Effective August 17.


Dan Quinn of U-Win Motorsports presented a petition with 82 signatures of people who are in favor of the new ordinances.
Ludington Police Chief Mark Barnett was asked a lot of questions.
He said the department is ready to enforce the new ordinances, but he did not advocate for or against them. He said there are going to be issues when you allow a new vehicle on the roadway, but whether the benefit outweighs the risk is the question.
Bikes are allowed now, Barnett noted.
Councilor Mike Krauch said he has serious reservations. 
"My concern would be A. visibility," Krauch said. 
"It will only take one incident," he said. 
Just one bad accident could be catastrophic, Krauch said.
It's different than a bike, he said, because drivers of ORVs and golf carts treat the vehicles more like cars than bicyclists do in riding bikes.
Councilor Kaye Ferguson Holman said maybe there hasn't been enough study.
Mayor Ryan Cox said he thinks the committee has studied it extensively. 
"Would there be any benefit to that?" Cox asked.
Councilor Gary Castonia said no. 
The one-year sunset is important, Castonia noted. 
"Before a lot of people buy them I want them to know it's a one-year thing," Castonia said. 
Holman said that sunset clause is important as well.
"We're never going to know unless we try," she said.

Read more about it here: http://www.shorelinemedia.net/ludin...cle_53577e6c-34b3-11e5-9483-83ddcd171a32.html

Steve


----------



## Steve (Jan 15, 2000)

Someday we will get uniform regulations between counties....


----------



## hitechman (Feb 25, 2002)

Steve said:


> Someday we will get uniform regulations between counties....

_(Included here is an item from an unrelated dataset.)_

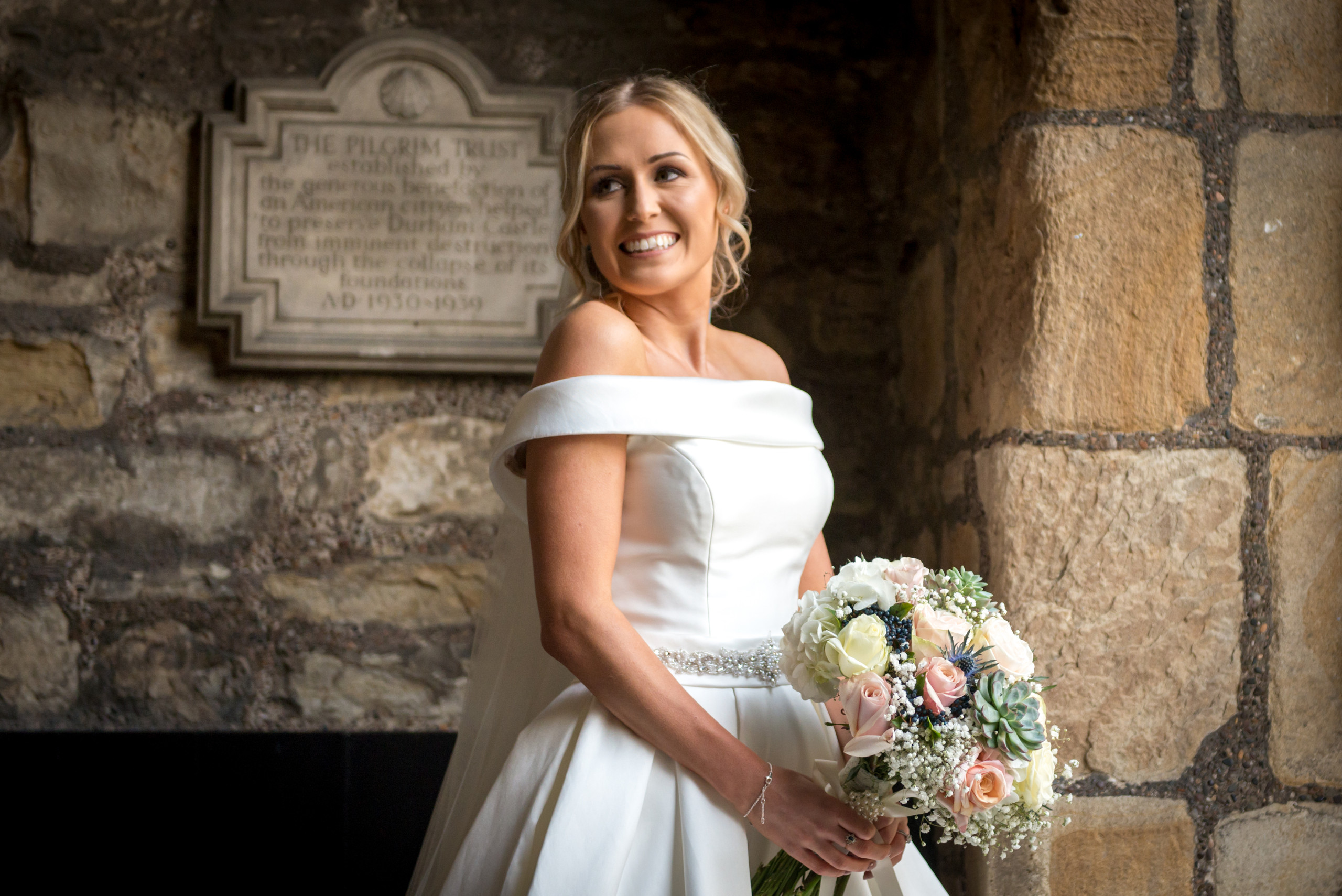 Relaxed wedding photography of bride holding bouquet smiling in entrance archway between Bishops Hall and Inner Bailey of historic venue Durham Castle in Durham City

Actually, Steve, most ordinances follow the state guidelines, and there is a lot of uniformity in the county ordinances now (but by no means completely uniform). There are a few ordinances that are more restrictive on road closures and allowable times of operation, and one best be informed of the local ordinance before they ride. City ordinances are another story. Any township can opt out of a countywide ordinance, and cities/villages and not included in county ordinances.

I do not see any way there can be absolute uniformity, simple because of the numerous different demographics in this state.

I've been involved in authoring many of these ordinances, and the "blood bath" that was predicted has not materialized.

Steve


----------